Hari ini juga, banyak orang,
seringkali tanpa berkata demikian, secara tersirat ingin "melihat
Yesus", bertemu dengan-Nya, mengenal-Nya. Inilah cara kita memahami
tanggung jawab besar yang diemban oleh kita sebagai umat Kristiani dan
komunitas. Kita juga harus menanggapi dengan kesaksian hidup yang diberikan
dalam pelayanan, hidup yang menyandang atas dirinya gaya Allah - kedekatan,
kasih sayang dan kelembutan - dan diberikan dalam pelayanan. Artinya, menabur
benih kasih, bukan dengan kata-kata sekilas tetapi melalui teladan nyata,
sederhana dan berani, bukan dengan kutukan teoretis, tetapi dengan isyarat
kasih. Kemudian Tuhan, dengan rahmat-Nya, membuat kita berbuah, bahkan ketika
tanah menjadi kering karena kesalahpahaman, kesulitan atau penganiayaan, atau
klaim legalisme atau moralisme klerikal. Inilah tanah yang tandus. Kemudian,
tepatnya, dalam pencobaan dan kesendirian, ketika benih sedang sekarat, itulah
saat di mana kehidupan mekar, menghasilkan buah yang matang pada waktunya.

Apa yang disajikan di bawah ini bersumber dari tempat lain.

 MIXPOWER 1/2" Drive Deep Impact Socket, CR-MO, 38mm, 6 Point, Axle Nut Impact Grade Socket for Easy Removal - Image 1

Dalam jalinan kematian dan kehidupan inilah kita dapat mengalami sukacita dan
berbuahnya kasih sejati, yang selalu, saya ulangi, diberikan dalam gaya Allah :
kedekatan, kasih sayang, kelembutan.
Semoga Perawan Maria membantu kita
untuk mengikuti Yesus, berjalan, kuat dan bersukacita, di jalan pelayanan,
sehingga kasih Kristus dapat bersinar dalam setiap sikap kita dan semakin
menjadi gaya hidup kita sehari-hari.
[Setelah pendarasan doa Malaikat
Tuhan]
Saudara dan saudari yang terkasih,
hari ini di Italia kita merayakan hari peringatan dan komitmen untuk mengenang
para korban mafia yang tidak bersalah. Mafia hadir di berbagai belahan dunia
dan, memanfaatkan pandemi, mereka memperkaya diri melalui korupsi. Santo
Yohanes Paulus II mencela "budaya kematian" mereka, dan Benediktus
XVI mengutuk mereka sebagai "jalan kematian". Struktur dosa ini,
struktur mafia, bertentangan dengan Injil Kristus, menukar iman dengan penyembahan
berhala. Hari ini marilah kita mengenang semua korban dan memperbarui komitmen
kita menentang mafia.
Besok adalah Hari Air Sedunia, yang
mengundang kita untuk berkaca pada nilai karunia Allah yang luar biasa dan tak
tergantikan ini. Bagi kita umat beriman, "saudari air" bukanlah
barang dagangan : saudari air adalah lambang sejagat serta merupakan sumber
kehidupan dan kesehatan. Terlalu banyak saudara dan saudari, begitu banyak
saudara dan saudari yang terlalu sedikit memiliki akses air, dan mungkin
tercemar. Memastikan air minum dan pelayanan yang higienis untuk semua orang
adalah penting. Saya berterima kasih dan mendorong mereka yang, dengan
profesionalisme dan aneka tanggung jawab, bekerja untuk tujuan yang sangat
penting ini. Saya memikirkan, misalnya, Universitas Air, di tanah air saya,
orang-orang yang bekerja untuk mengembangkannya dan membuat pentingnya air
dipahami. Terima kasih banyak kepada kalian, orang-orang Argentina yang bekerja
di Universitas Air ini.
Saya menyapa kalian semua yang
terhubung melalui media, dengan mengingat secara khusus orang-orang yang sakit
dan kesepian. Saya mengucapkan selamat hari Minggu kepada kalian. Tolong,
jangan lupa untuk mendoakan saya. Selamat menikmati makan siang! Sampai jumpa!